Stem Cuttings (Easy) - Using a clean pair of scissors, cut a 10cm (4 - 5 inches) section off the stem's terminal. Be sure to use a fresh, damage or pest-free piece as unhealthy divisions are more likely to fail. Remove the older half of the leaves, so that the stem's lower portion is bare, to speed the process of root development. Purchase a 'Cactus & Succulent' compost and vertically push the cutting's base into the soil, avoiding the risk of covering the actual foliage with soil. Situate the cutting in a bright, indirect setting with temperatures above 18°C (64°F). As the roots will develop first, treat it as an adult specimen once there are signs of new foliar development.

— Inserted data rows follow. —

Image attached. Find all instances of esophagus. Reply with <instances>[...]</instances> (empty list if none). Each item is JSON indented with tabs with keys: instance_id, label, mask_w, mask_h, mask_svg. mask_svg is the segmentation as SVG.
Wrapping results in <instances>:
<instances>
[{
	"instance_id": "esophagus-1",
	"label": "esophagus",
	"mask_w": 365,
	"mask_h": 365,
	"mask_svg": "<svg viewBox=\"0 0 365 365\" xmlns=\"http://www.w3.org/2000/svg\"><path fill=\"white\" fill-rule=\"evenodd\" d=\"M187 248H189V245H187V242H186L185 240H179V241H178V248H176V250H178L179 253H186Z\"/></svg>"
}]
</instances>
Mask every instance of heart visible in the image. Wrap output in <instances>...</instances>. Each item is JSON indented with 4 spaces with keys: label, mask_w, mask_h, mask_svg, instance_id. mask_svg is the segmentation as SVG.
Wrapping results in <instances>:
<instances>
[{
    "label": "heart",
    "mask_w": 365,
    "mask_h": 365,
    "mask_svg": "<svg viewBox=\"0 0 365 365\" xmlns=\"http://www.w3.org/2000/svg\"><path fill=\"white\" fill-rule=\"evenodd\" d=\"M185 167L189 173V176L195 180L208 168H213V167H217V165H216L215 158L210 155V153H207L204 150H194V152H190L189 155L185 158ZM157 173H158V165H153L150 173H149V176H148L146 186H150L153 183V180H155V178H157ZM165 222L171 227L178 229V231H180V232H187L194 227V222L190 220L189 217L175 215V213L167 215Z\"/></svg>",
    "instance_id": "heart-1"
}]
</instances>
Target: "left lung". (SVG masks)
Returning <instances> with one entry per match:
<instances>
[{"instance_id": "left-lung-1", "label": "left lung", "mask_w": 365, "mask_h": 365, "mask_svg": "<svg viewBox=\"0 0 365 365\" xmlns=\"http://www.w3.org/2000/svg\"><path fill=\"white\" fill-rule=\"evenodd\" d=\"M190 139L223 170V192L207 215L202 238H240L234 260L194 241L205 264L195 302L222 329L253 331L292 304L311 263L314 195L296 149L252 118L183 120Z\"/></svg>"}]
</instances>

Flowers are developed in the spring and summer months, via the terminals of the leading growths. Its inflorescence is similarly toned to the colour of the foliage, along with the short, fluffy hairs. Unfortunately, It'll take several years for a matured specimen to flower and are therefore grown predominantly for its striking foliage.
Repot every year or two in the spring, using a 'Cactus & Succulent' labelled potting mix and the next sized pot with adequate drainage. Hydrate the plant 24hrs before tinkering with the roots to prevent the risk of transplant shock. For those situated in a darker location, introduce an extra amount of perlite and grit into the deeper portion of the pot to downplay over-watering risks. Click on this link for a detailed step-by-step guide on transplantation, or via this link to learn about repotting with root rot.
Book a 1-to-1 video call with Joe Bagley if you'd like a personal guide to repotting your houseplant. This will include recommending the right branded-compost and pot size, followed by a live video call whilst you transplant the specimen for step-by-step guidance and answer any further questions!
Keep an eye out for mealybugs, aphids, spider mites, scale, whitefly, blackfly & root mealybugs that'll locate themselves in the cubbyholes and undersides of the leaves, with the exception of the latter in soil. Common diseases associated with Kalanchoe are root rot, leaf-spot disease, botrytis, rust, powdery mildew & southern blight - click here to learn more about these issues.
This genus is classified as poisonous. If parts of the plants are eaten, vomiting, nausea and a loss of appetite could occur. Consumption of large quantities must be dealt with quickly; acquire medical assistance for further information.